A catadora de materiais recicláveis Jucelaine Maria Campos sofreu ferimentos no rosto depois que sua carroça tombou ao passar em um grande buraco na rua Vitório Mazzini, no final do bairro Água Branca. Ele foi socorrida por familiares. Uma netinha de oito anos estava junto no veículo de tração animal, mas não ficou ferida.

Jucelaine contou que saiu cedo para trabalhar. Com a carroça ela percorre diversas ruas da zona leste em busca de materiais recicláveis, que junta para vender e ter seu ganha pão.

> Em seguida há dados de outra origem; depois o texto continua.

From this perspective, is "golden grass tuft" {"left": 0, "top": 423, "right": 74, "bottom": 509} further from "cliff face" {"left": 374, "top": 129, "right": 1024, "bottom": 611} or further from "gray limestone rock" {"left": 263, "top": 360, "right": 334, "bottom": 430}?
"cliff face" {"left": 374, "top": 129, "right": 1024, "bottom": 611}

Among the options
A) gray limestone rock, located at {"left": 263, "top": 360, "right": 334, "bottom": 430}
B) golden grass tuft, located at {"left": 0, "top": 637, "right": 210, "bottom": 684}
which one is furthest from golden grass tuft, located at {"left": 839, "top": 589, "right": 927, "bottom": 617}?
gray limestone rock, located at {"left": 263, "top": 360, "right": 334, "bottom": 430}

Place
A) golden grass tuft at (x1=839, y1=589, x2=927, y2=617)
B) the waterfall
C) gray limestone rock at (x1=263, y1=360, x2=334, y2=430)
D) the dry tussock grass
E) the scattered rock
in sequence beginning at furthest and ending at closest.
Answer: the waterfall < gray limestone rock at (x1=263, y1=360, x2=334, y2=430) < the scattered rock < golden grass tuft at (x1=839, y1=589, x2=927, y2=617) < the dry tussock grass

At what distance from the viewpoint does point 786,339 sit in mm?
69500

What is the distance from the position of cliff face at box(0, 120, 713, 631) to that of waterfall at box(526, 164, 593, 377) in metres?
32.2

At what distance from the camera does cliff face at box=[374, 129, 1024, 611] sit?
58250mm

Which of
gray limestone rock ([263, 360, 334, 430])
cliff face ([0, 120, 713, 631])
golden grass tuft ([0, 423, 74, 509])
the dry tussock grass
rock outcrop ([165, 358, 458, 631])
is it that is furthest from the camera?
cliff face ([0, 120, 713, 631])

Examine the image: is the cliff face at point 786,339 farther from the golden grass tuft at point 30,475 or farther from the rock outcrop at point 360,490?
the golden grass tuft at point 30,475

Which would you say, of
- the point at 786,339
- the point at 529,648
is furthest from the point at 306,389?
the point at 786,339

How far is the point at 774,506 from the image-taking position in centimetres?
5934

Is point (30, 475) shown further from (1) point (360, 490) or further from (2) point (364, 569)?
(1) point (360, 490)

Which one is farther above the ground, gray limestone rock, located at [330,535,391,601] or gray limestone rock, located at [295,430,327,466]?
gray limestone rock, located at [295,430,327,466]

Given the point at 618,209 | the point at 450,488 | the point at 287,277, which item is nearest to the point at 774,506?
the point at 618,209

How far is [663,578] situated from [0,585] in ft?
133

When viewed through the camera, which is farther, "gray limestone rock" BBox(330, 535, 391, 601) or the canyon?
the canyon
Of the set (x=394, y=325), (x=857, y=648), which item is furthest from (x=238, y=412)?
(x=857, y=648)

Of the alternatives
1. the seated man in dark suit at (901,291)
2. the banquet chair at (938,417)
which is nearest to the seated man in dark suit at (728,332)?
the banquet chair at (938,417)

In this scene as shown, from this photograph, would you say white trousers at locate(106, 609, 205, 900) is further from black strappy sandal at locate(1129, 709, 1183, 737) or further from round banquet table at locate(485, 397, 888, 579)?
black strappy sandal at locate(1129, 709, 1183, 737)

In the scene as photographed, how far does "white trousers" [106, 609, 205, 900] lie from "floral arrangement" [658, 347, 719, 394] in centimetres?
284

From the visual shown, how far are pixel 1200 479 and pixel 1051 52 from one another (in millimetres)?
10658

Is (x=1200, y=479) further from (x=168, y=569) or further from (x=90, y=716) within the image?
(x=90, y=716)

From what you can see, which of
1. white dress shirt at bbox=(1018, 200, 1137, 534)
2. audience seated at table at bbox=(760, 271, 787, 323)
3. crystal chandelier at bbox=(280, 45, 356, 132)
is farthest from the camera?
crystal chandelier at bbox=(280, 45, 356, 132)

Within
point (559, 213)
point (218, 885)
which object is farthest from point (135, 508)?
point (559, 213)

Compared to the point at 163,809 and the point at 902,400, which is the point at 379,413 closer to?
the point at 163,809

Toda a coleta é feita diariamente com auxílio de uma carroça.

A mulher conta que é muito difícil trafegar pelas ruas do Água Branca, que segundo ela, principalmente na parte baixa do bairro, estão quase intransitáveis e há muito tempo sem manutenção. A cada chuva aumentam as crateras por conta das enxurradas e vários quarteirões as erosões são problemas crônicos.

Quando passava pela rua Vitório Mazzini, uma das rodas da carroça caiu em uma das erosões e o veículo tombou. A mulher e a netinha foram arremessadas e caíram no chão. Ela bateu o rosto e teve sangramentos. Passou pelo pronto-socorro e foi liberada, mas reclamava de muitas dores na face.